September 19, 2003

"The Yellow Wallpaper"

The following is my fifth response paper for ENGL 325. We weren't told what to write about this time so I picked "The Yellow Wallpaper" by Charlotte Perkins Gilman.

The narrator of "The Yellow Wallpaper" asserts that there is something odd about the house that she and her husband have rented for the summer. The only strange thing about it is the woman that spends most of her time cooped up in the nursery staring at the old wallpaper. In fact, she is completely obsessed with it. She tries at length to describe what it is about it that offends her so. I have difficulty in picturing anything beyond just the color of the paper. Nothing else is consistent. It changes according to the lighting in the room, or so the narrator indicates.
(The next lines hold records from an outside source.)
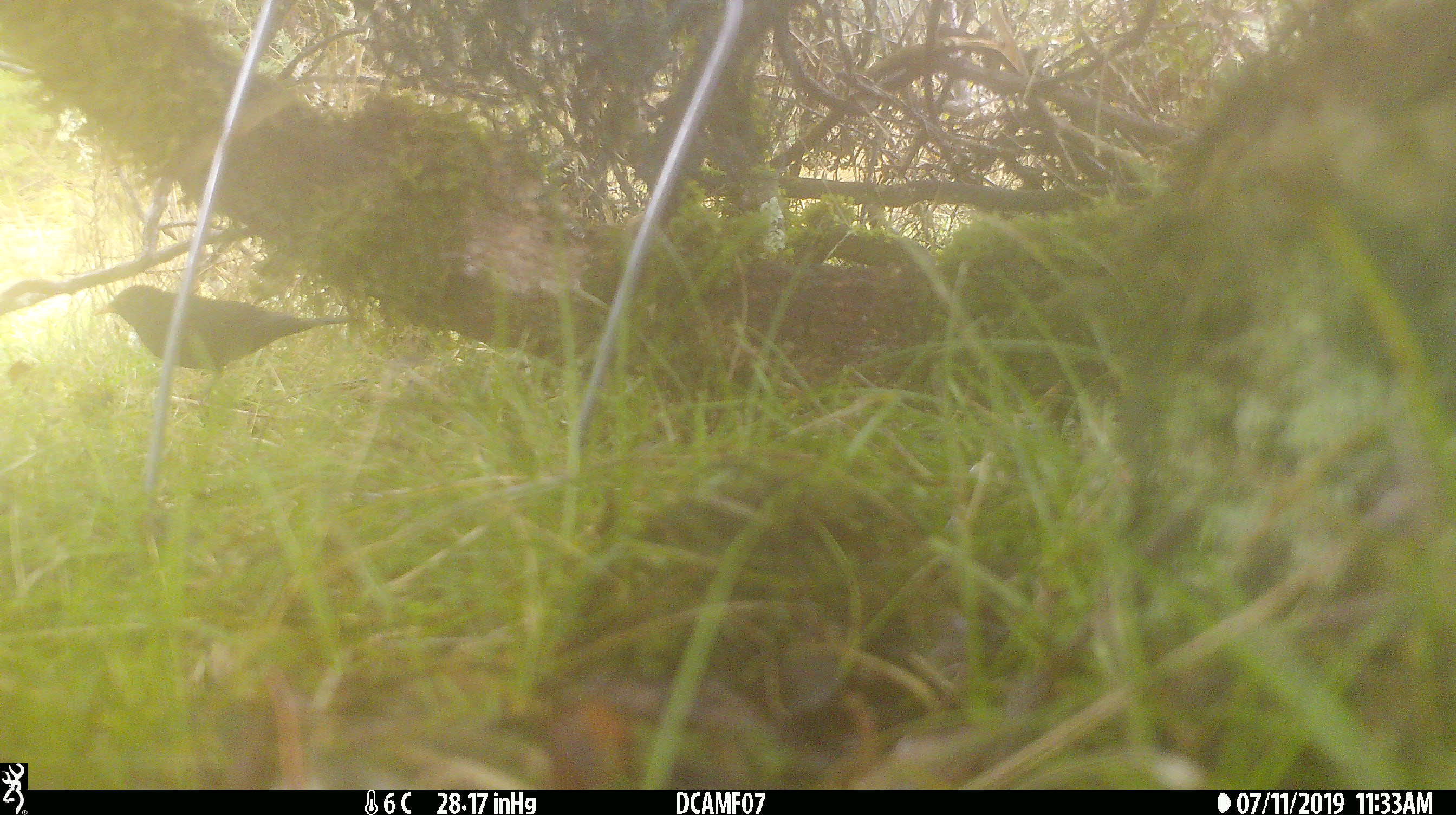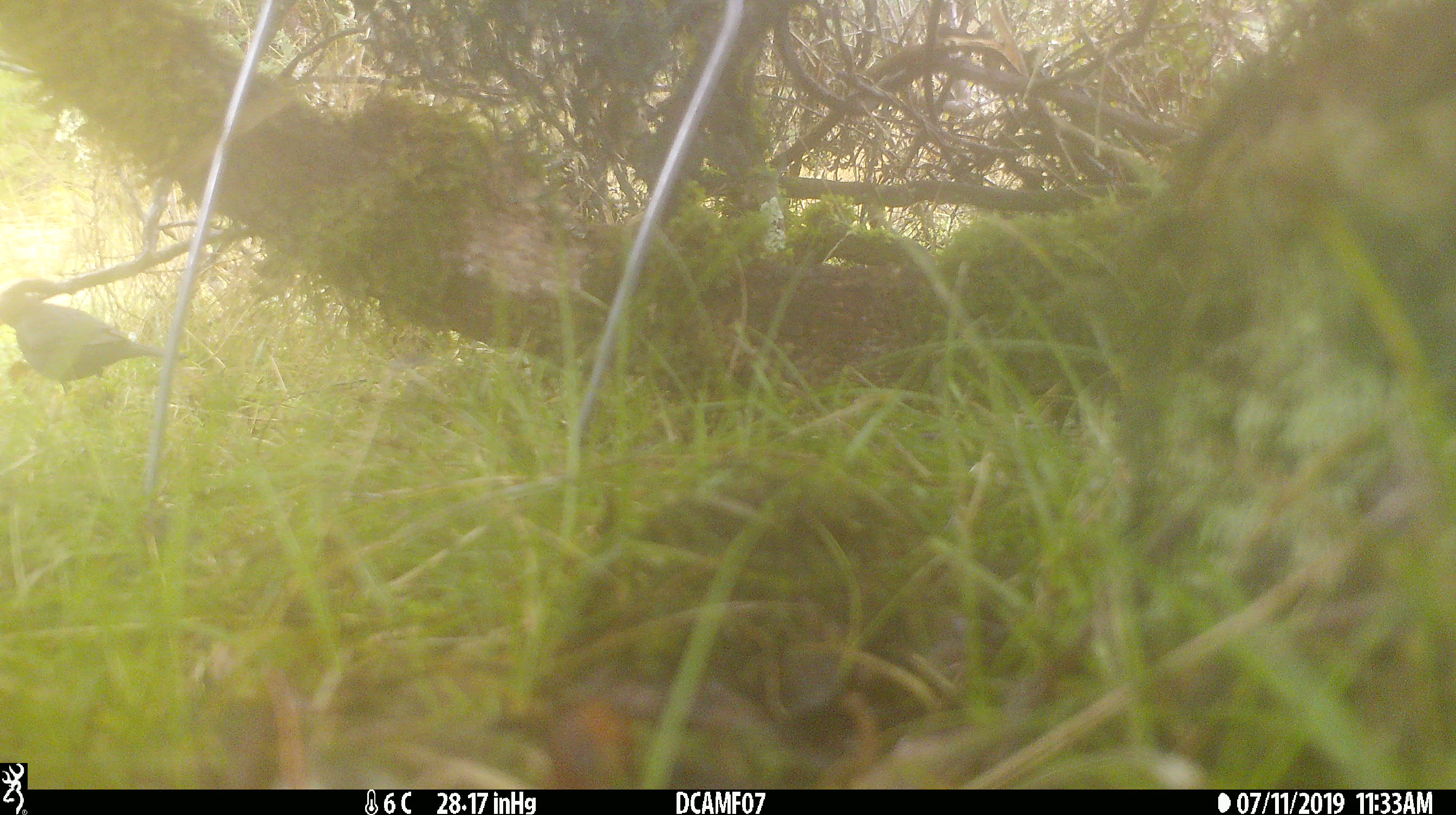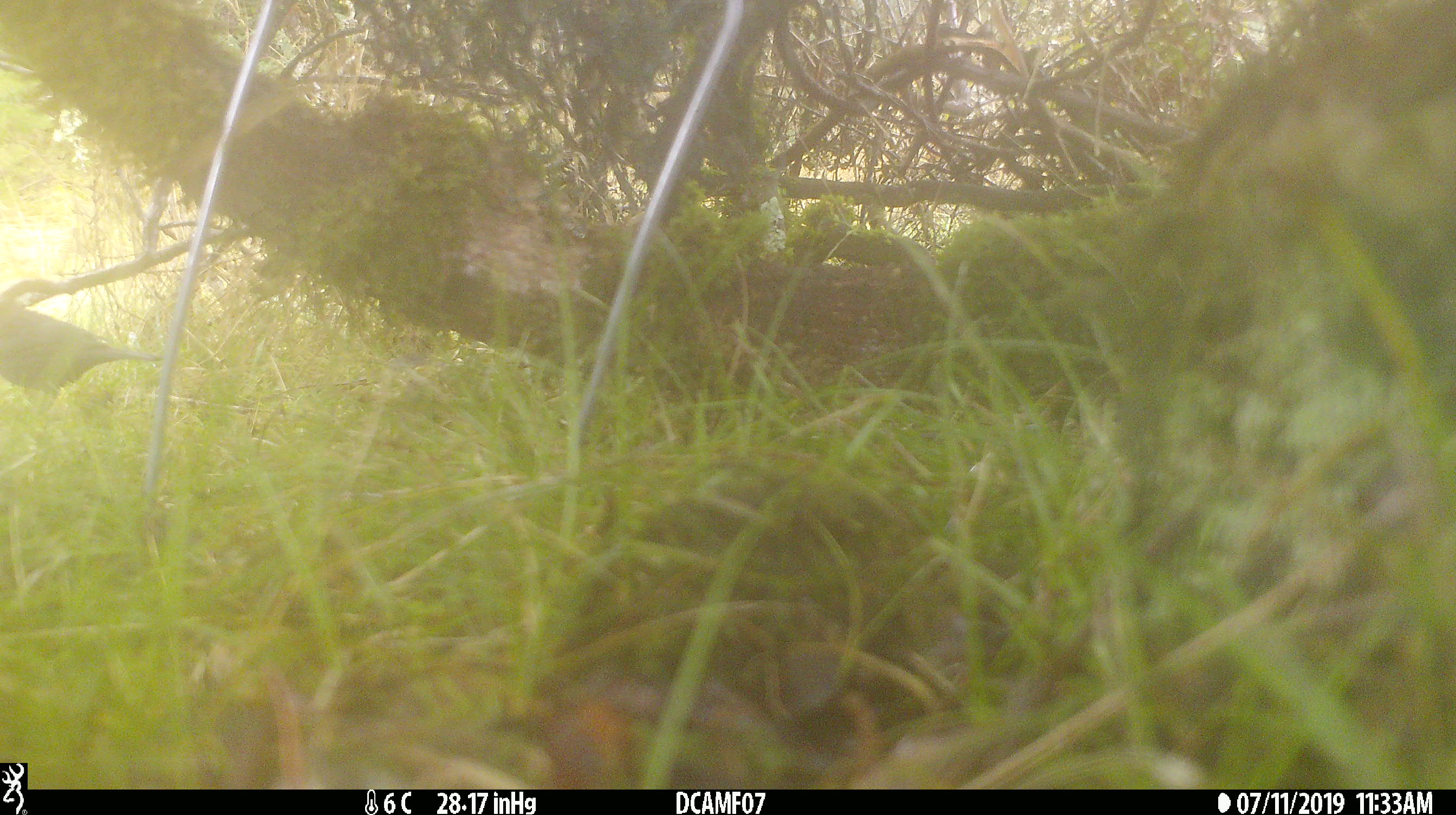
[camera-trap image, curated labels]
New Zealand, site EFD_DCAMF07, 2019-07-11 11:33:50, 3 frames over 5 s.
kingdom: Animalia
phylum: Chordata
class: Aves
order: Passeriformes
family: Turdidae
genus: Turdus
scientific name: Turdus merula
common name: eurasian blackbird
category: blackbird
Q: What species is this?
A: Blackbird (eurasian blackbird) (Turdus merula).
I determined that as the narrator descends deeper into madness how she perceives things, particularly the wallpaper, constantly changes. She wasn't describing the wallpaper itself, but what it was that she saw in it and by that I don't mean a pattern conceived of by the designer. The paper was most likely uncomplicated; perhaps it was just a plain shade of yellow showing some normal signs of age, such as fading from all the direct sunlight that it receives. There could have been so little going on with this wallpaper that the narrator projected onto it in order to cope with that.

The narrator is a writer; specifically a storyteller. She is compelled to tell the story of the wallpaper and in doing so, she reveals her own. There are bars on all of the windows in the nursery. At night the wallpaper resembles bars over a figure she is certain is female. Near the end of the story the narrator tells us that the woman manages to escape from her prison-pattern during the day. The reason she can say this is because she has seen her from each of her windows. In reality, the narrator only sees her reflection.